STATED TASK:
Turn the data below into a JSON list of strings, with one string for each line. Leave out any blank lines.

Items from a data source
========

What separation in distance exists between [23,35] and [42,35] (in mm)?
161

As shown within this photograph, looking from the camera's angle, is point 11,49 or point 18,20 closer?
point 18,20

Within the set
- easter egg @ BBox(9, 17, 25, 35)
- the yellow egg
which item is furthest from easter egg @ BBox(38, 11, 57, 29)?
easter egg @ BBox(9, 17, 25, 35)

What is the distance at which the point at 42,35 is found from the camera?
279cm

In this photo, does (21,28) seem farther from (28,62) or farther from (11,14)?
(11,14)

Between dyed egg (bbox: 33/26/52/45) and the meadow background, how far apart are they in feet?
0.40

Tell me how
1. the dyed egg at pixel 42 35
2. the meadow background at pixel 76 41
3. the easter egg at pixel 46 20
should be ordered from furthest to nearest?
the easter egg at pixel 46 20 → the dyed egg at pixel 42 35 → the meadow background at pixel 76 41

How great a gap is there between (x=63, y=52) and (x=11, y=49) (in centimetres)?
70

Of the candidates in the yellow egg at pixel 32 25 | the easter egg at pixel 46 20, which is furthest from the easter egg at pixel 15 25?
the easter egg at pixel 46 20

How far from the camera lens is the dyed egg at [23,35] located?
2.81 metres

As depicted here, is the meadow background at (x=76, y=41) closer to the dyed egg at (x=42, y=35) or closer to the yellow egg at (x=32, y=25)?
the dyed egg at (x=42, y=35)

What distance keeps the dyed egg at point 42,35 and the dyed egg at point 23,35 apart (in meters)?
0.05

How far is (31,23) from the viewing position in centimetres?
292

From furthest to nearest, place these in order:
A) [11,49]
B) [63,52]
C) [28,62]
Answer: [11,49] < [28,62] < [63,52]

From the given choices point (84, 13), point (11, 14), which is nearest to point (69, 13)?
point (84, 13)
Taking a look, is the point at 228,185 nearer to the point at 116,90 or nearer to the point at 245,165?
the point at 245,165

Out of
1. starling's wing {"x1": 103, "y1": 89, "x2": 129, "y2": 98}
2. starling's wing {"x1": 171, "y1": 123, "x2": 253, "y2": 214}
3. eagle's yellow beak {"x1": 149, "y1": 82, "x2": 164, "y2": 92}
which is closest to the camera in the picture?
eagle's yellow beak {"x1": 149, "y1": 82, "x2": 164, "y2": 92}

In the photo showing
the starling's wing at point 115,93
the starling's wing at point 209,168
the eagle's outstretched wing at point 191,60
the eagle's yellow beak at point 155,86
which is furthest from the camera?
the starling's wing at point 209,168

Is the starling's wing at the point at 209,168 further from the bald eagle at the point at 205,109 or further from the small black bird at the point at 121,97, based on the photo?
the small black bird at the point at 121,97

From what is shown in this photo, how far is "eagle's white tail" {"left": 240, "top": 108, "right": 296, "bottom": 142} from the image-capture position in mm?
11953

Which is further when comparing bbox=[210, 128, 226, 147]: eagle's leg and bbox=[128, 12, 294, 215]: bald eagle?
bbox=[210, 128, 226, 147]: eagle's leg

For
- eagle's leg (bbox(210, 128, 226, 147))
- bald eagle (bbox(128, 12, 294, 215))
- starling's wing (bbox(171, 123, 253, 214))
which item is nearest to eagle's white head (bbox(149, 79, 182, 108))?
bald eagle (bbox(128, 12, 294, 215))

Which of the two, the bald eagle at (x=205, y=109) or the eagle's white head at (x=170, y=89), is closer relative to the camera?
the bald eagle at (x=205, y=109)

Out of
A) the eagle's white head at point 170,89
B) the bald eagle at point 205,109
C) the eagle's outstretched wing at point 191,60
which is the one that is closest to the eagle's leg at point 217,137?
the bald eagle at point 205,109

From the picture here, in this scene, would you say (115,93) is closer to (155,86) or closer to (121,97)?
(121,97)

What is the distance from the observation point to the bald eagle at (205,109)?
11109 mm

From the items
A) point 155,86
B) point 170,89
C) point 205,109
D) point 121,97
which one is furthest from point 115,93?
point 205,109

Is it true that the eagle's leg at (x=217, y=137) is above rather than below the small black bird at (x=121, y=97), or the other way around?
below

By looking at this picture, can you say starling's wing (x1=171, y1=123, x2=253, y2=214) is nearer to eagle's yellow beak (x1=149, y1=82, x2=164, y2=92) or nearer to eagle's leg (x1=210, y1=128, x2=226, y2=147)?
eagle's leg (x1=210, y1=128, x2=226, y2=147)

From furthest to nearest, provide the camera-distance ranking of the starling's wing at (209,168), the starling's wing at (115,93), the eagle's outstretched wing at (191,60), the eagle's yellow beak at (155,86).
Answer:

========

WRITTEN RESPONSE:
[
  "What separation in distance exists between [23,35] and [42,35] (in mm)?",
  "161",
  "As shown within this photograph, looking from the camera's angle, is point 11,49 or point 18,20 closer?",
  "point 18,20",
  "Within the set",
  "- easter egg @ BBox(9, 17, 25, 35)",
  "- the yellow egg",
  "which item is furthest from easter egg @ BBox(38, 11, 57, 29)?",
  "easter egg @ BBox(9, 17, 25, 35)",
  "What is the distance at which the point at 42,35 is found from the camera?",
  "279cm",
  "In this photo, does (21,28) seem farther from (28,62) or farther from (11,14)?",
  "(11,14)",
  "Between dyed egg (bbox: 33/26/52/45) and the meadow background, how far apart are they in feet?",
  "0.40",
  "Tell me how",
  "1. the dyed egg at pixel 42 35",
  "2. the meadow background at pixel 76 41",
  "3. the easter egg at pixel 46 20",
  "should be ordered from furthest to nearest?",
  "the easter egg at pixel 46 20 → the dyed egg at pixel 42 35 → the meadow background at pixel 76 41",
  "How great a gap is there between (x=63, y=52) and (x=11, y=49) (in centimetres)?",
  "70",
  "Of the candidates in the yellow egg at pixel 32 25 | the easter egg at pixel 46 20, which is furthest from the easter egg at pixel 15 25?",
  "the easter egg at pixel 46 20",
  "How far from the camera lens is the dyed egg at [23,35] located?",
  "2.81 metres",
  "As depicted here, is the meadow background at (x=76, y=41) closer to the dyed egg at (x=42, y=35) or closer to the yellow egg at (x=32, y=25)?",
  "the dyed egg at (x=42, y=35)",
  "What distance keeps the dyed egg at point 42,35 and the dyed egg at point 23,35 apart (in meters)?",
  "0.05",
  "How far is (31,23) from the viewing position in centimetres?",
  "292",
  "From furthest to nearest, place these in order:",
  "A) [11,49]",
  "B) [63,52]",
  "C) [28,62]",
  "Answer: [11,49] < [28,62] < [63,52]",
  "From the given choices point (84, 13), point (11, 14), which is nearest to point (69, 13)?",
  "point (84, 13)",
  "Taking a look, is the point at 228,185 nearer to the point at 116,90 or nearer to the point at 245,165?",
  "the point at 245,165",
  "Out of",
  "1. starling's wing {\"x1\": 103, \"y1\": 89, \"x2\": 129, \"y2\": 98}",
  "2. starling's wing {\"x1\": 171, \"y1\": 123, \"x2\": 253, \"y2\": 214}",
  "3. eagle's yellow beak {\"x1\": 149, \"y1\": 82, \"x2\": 164, \"y2\": 92}",
  "which is closest to the camera in the picture?",
  "eagle's yellow beak {\"x1\": 149, \"y1\": 82, \"x2\": 164, \"y2\": 92}",
  "In the photo showing",
  "the starling's wing at point 115,93",
  "the starling's wing at point 209,168",
  "the eagle's outstretched wing at point 191,60",
  "the eagle's yellow beak at point 155,86",
  "which is furthest from the camera?",
  "the starling's wing at point 209,168",
  "Is the starling's wing at the point at 209,168 further from the bald eagle at the point at 205,109 or further from the small black bird at the point at 121,97, based on the photo?",
  "the small black bird at the point at 121,97",
  "From what is shown in this photo, how far is \"eagle's white tail\" {\"left\": 240, \"top\": 108, \"right\": 296, \"bottom\": 142} from the image-capture position in mm?",
  "11953",
  "Which is further when comparing bbox=[210, 128, 226, 147]: eagle's leg and bbox=[128, 12, 294, 215]: bald eagle?",
  "bbox=[210, 128, 226, 147]: eagle's leg",
  "For",
  "- eagle's leg (bbox(210, 128, 226, 147))",
  "- bald eagle (bbox(128, 12, 294, 215))",
  "- starling's wing (bbox(171, 123, 253, 214))",
  "which item is nearest to eagle's white head (bbox(149, 79, 182, 108))?",
  "bald eagle (bbox(128, 12, 294, 215))",
  "Which of the two, the bald eagle at (x=205, y=109) or the eagle's white head at (x=170, y=89), is closer relative to the camera?",
  "the bald eagle at (x=205, y=109)",
  "Out of",
  "A) the eagle's white head at point 170,89",
  "B) the bald eagle at point 205,109",
  "C) the eagle's outstretched wing at point 191,60",
  "which is the one that is closest to the eagle's leg at point 217,137?",
  "the bald eagle at point 205,109",
  "From the picture here, in this scene, would you say (115,93) is closer to (155,86) or closer to (121,97)?",
  "(121,97)",
  "What is the distance from the observation point to the bald eagle at (205,109)?",
  "11109 mm",
  "From the items",
  "A) point 155,86",
  "B) point 170,89",
  "C) point 205,109",
  "D) point 121,97",
  "which one is furthest from point 115,93?",
  "point 205,109",
  "Is it true that the eagle's leg at (x=217, y=137) is above rather than below the small black bird at (x=121, y=97), or the other way around?",
  "below",
  "By looking at this picture, can you say starling's wing (x1=171, y1=123, x2=253, y2=214) is nearer to eagle's yellow beak (x1=149, y1=82, x2=164, y2=92) or nearer to eagle's leg (x1=210, y1=128, x2=226, y2=147)?",
  "eagle's leg (x1=210, y1=128, x2=226, y2=147)",
  "From furthest to nearest, provide the camera-distance ranking of the starling's wing at (209,168), the starling's wing at (115,93), the eagle's outstretched wing at (191,60), the eagle's yellow beak at (155,86).",
  "Answer:"
]